I think we like to systematize knowledge for two basic reasons.

1. so that we can learn more and remember more of what we learn.
2. so that we can feel better about the stuff we don't know.

As to the second: We seem to take comfort in the feeling that if something was important enough to be worth our time to learn, it would or could have already been systematized so that we could learn it. This notion itself is (somewhat comically) circular. In other words, implicit in the probability that something worth knowing would already be systematized is the notion that even systematizing is systematized. And it is. But some systems are more accepted than other systems.

And systems sometimes seem to be sort of like a project of assembling a multiple part puzzle. Often we work for a very long time, can tell we're nearing the end, and then we realize there's a piece or two left over that can't be made to fit externally, but rather might require starting over. But the project LOOKS complete (if we can find a way of destroying the evidence of incompleteness – the leftover piece(s)).

And in real life, when it's not just a puzzle, but rather, a real bit of evidence that just maybe the system under which we've assembled all our knowledge such as to hold it all conveniently usable has a weak spot or two, we may be under even greater pressure to hide, or hide from that evidence.

Maybe it's professional pressure. Maybe our employment is with a system manager (so to speak) and further investigation of weak spots may not just rock the boat, but throw us overboard.

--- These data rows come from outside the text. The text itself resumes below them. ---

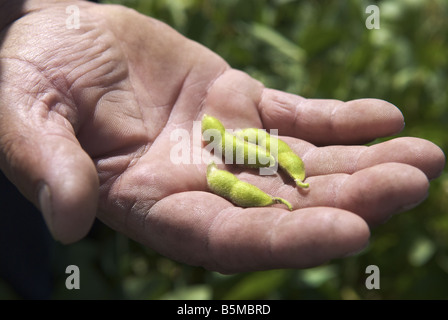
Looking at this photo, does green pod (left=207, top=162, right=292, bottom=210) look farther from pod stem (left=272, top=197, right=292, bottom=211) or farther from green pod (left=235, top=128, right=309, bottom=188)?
green pod (left=235, top=128, right=309, bottom=188)

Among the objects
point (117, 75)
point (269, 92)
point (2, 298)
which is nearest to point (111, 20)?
point (117, 75)

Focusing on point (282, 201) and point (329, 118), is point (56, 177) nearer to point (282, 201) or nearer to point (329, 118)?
point (282, 201)

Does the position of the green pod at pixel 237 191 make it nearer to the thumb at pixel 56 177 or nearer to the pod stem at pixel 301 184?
the pod stem at pixel 301 184

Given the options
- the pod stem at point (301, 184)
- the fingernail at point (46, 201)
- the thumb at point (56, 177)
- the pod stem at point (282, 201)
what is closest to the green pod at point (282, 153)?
the pod stem at point (301, 184)

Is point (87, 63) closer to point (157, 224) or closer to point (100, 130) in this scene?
point (100, 130)

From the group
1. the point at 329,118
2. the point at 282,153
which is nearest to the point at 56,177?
the point at 282,153

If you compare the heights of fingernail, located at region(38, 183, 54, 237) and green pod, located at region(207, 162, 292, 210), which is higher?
fingernail, located at region(38, 183, 54, 237)

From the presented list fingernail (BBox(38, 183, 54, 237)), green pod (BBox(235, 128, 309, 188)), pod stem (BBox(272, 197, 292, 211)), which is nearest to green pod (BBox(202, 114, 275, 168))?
green pod (BBox(235, 128, 309, 188))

Maybe its age with its alternating smugness and weariness. One day we're pretty content with our choice of system, and quite comforted by our surety that our system is better than their system (carefully making such comparative assessments while purposely avoiding the alternative systems that MIGHT challenge our smugness). And the next day, we're just too tired to even think about starting over with a new set of assumptions.

It's rarely about finding truth. It's mostly about comfort. And old folk want comfort most of all -- after all, they have the most to lose in the discovery that the bed they made isn't really up to the task of holding their weight for the long sleep.